Texte à lire>
--------------------------------------------------
Des femmes renvoyées en Iran alors qu’elles risquent d’y être condamnées pour avoir fui le pays, pas d’accès systématique à un avocat pour des manifestants arrêtés abusivement, manque de sanctions à l’égard d’agents de police ayant fait un usage excessif de la force, un manifestant pacifiste tabassé par un policier au Steenrock 2011. L’ONU, Amnesty International et la Cour européenne des droits de l’Homme s’inquiètent.

La démocratie parfaite est probablement une utopie inatteignable. Il y a cependant des seuils à ne pas franchir et au-delà desquels la qualité démocratique d’une nation peut être sérieusement remise en doute. Serait-ce le cas de la Belgique ? Ce pays serait-il encore une démocratie qui respecte les droits fondamentaux de ses résidents ? Trois événements concomitants nous amènent à nous poser cette question.

Le premier concerne le traitement des femmes iraniennes. Alors que la situation en Iran apparaît très instable et que le pays est secoué par la contestation, alors que le régime des mollahs n’a jamais été aussi dur, la Belgique décide de renvoyer vers Téhéran le 20 mai 2011, deux femmes ayant demandé l’asile. A notre connaissance, cela n’avait jamais été décidé jusqu’à présent [1]. La Cour européenne des droits de l’Homme a pourtant condamné la Suède pour avoir voulu renvoyer des migrants vers Téhéran. Il faut savoir que le régime iranien apprécie peu les demandeurs d’asile déboutés. Une Cour spéciale existe à l’aéroport de Mehrabad à Téhéran pour les réceptionner. Ceux-ci sont alors détenus et longuement interrogés. En Iran, il n’est pas permis de sortir du pays sans autorisation du régime. Un citoyen peut donc être condamné pour avoir quitté le pays sans permission et pour avoir « insulté » le régime à l’étranger (Cour européenne des droits de l’Homme, 2010). Pour ne pas se salir les mains, la Belgique s’appuie sur la Convention de Chicago [2] pour demander à la Turkish Airlines de renvoyer les demandeurs d’asile iraniens à sa place. Dans une déclaration à un journaliste, l’office des étrangers (l’institution en charge de l’expulsion des sans-papiers en Belgique) a d’ailleurs nié sa responsabilité en affirmant que les migrants ne seraient pas renvoyés vers l’Iran mais bien vers Istanbul [3]. Nous avons néanmoins la preuve qu’il s’agit d’un vol à destination de Téhéran via Istanbul . Cependant, la Belgique ne s’estime pas responsable au-delà d’Istanbul. Ce même type de procédé a déjà été utilisé en mai 2011 pour renvoyer une famille afghane à Kaboul via Moscou.
--------------------------------------------------
Données fournies>

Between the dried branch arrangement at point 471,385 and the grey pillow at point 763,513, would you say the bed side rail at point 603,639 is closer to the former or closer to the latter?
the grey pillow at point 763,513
--------------------------------------------------
Les consignes>
(A) D'après le texte à lire, pourquoi un demandeur d'asile débouté renvoyé en Iran risque-t-il d'y être condamné ? Répondez en une à trois phrases.
(B) Répondez aux questions suivantes à partir du texte à lire :
(i) Quelles institutions s'inquiètent de la situation décrite ?
(ii) À quelle date la Belgique décide-t-elle de renvoyer deux demandeuses d'asile vers Téhéran ?
(iii) Par quelle ville une famille afghane a-t-elle été renvoyée à Kaboul ?
(C) Réécrivez sous forme de liste, s'il vous plaît, le paragraphe du texte à lire qui commence par « La démocratie parfaite est probablement », en gardant ses idées principales.
Les lignes n'ont aucun rapport avec le texte à lire.

Réponses aux consignes>
(A) En Iran, il est interdit de sortir du pays sans autorisation du régime. Un citoyen peut donc être condamné pour avoir quitté le pays sans permission et pour avoir « insulté » le régime à l'étranger.

(B)
(i) L'ONU, Amnesty International et la Cour européenne des droits de l'Homme.
(ii) Le 20 mai 2011.
(iii) Par Moscou.

(C)
- La démocratie parfaite est sans doute une utopie inatteignable.
- Au-delà de certains seuils, la qualité démocratique d'une nation peut être sérieusement mise en doute.
- La question posée est de savoir si la Belgique est encore une démocratie respectueuse des droits fondamentaux de ses résidents.
- Trois événements concomitants amènent à se poser cette question.